Although the approach utilized in this study provided useful information
regarding project objectives associated with the integrity and function
of instream structures and their effect on pool development, the study
was not without limitations. The rapid assessment procedure could be
developed further by incorporated a qualitative habitat evaluation,
which would provide valuable information for project managers when
considering the need for maintenance at specific structures. As the
project design was developed independently from the monitoring design,
there was imbalance in sample sizes for some structure types, which may
have affected the results from statistical analysis. The logistics of
building such a large stream restoration project also entailed
implementing the project over two construction seasons, which precluded
the inclusion of discharge as a covariate and led us to utilize years
post construction as a factor instead. The magnitude and duration of
annual flood events surely affected the amount of sediment transport
that occurred, which in turn affected the severity of erosion,
deposition, and pool scour that occurred. Furthermore, the qualitative
nature of the rapid assessment rankings introduced some subjectivity to
the evaluation, but that was mitigated to some degree by having the same
observer present for all surveys. Despite these limitations, the study
indicated that structures met the performance objective for integrity
and function and there was a positive increase in RPD and associated
overwinter habitat.
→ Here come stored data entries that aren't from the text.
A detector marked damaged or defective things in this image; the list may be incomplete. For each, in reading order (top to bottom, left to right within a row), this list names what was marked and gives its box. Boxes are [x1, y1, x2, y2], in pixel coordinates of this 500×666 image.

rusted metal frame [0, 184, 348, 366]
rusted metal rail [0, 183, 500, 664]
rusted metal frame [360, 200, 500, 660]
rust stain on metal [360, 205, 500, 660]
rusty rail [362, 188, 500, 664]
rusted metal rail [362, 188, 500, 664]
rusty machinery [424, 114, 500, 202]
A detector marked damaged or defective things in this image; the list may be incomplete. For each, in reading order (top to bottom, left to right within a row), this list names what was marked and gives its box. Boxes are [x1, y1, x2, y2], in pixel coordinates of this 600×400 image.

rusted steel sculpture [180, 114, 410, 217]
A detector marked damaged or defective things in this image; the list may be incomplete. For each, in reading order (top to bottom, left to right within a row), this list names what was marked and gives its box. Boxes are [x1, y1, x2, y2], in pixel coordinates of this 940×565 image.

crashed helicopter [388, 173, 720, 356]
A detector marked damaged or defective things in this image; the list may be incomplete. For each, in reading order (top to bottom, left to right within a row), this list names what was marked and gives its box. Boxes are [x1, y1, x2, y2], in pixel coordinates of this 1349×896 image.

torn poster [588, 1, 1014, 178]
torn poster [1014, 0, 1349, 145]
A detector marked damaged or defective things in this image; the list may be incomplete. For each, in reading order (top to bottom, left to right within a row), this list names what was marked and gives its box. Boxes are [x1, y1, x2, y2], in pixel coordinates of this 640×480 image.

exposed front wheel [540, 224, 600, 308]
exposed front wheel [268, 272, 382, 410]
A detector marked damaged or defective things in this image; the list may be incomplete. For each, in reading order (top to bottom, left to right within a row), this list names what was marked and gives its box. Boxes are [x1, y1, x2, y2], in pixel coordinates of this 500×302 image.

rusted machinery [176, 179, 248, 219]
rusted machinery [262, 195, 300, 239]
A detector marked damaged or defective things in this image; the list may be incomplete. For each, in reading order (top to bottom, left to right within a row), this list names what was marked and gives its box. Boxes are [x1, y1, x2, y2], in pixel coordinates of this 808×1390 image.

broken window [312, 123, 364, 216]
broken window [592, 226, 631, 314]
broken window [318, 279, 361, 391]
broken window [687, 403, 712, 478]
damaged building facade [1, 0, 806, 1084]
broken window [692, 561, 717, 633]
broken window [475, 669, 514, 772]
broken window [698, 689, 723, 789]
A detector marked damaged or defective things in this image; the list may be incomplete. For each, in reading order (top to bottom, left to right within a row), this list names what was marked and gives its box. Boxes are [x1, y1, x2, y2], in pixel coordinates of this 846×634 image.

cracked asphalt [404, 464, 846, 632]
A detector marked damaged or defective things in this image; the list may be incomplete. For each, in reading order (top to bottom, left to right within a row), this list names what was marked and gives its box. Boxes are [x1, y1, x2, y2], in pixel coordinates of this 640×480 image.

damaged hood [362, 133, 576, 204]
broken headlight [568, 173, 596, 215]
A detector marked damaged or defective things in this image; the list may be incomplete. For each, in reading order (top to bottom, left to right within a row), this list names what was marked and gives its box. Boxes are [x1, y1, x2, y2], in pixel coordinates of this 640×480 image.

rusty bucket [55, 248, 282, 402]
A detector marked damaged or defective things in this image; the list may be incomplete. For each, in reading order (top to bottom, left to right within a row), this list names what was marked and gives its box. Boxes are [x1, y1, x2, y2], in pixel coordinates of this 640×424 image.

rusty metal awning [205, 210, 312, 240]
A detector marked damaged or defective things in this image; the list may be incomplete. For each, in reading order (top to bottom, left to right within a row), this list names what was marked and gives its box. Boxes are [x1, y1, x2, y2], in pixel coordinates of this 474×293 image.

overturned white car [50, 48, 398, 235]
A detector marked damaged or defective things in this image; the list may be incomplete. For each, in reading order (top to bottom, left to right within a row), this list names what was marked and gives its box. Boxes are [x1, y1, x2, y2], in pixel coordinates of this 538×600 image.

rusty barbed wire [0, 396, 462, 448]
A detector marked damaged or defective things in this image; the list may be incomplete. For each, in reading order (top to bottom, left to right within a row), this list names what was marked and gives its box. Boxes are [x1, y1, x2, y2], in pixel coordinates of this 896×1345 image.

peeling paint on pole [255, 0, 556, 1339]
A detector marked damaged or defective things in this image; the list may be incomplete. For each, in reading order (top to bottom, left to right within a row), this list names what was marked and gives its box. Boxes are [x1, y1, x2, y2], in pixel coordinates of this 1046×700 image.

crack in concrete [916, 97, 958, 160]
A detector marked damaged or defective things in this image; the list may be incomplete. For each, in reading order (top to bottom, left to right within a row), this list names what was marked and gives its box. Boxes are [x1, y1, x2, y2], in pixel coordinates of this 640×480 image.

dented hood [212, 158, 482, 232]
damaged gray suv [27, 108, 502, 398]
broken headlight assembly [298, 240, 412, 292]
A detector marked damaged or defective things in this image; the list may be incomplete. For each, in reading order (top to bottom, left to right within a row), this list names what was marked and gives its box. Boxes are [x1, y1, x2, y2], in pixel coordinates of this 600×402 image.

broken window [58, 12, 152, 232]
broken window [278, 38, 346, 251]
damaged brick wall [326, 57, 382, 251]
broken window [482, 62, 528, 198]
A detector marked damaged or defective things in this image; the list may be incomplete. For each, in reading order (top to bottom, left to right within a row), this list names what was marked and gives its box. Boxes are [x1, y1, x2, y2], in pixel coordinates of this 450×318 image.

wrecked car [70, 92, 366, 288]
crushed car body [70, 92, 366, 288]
Our results suggest that the lifespan of some
instream structure may be limited to a decade or less, as structural
integrity and function declined over time. However, the longevity of
structures may not be the most important consideration if they improved
channel resilience by supporting the establishment and growth of woody
riparian vegetation, which occurred within a few years of project
completion (Cubley et al., 2022). Although the inference from this case
study is somewhat limited, we hope that our results can inform any
future maintenance needs for this project as well as structure selection
and design for future stream restoration projects located in similar
geomorphic settings.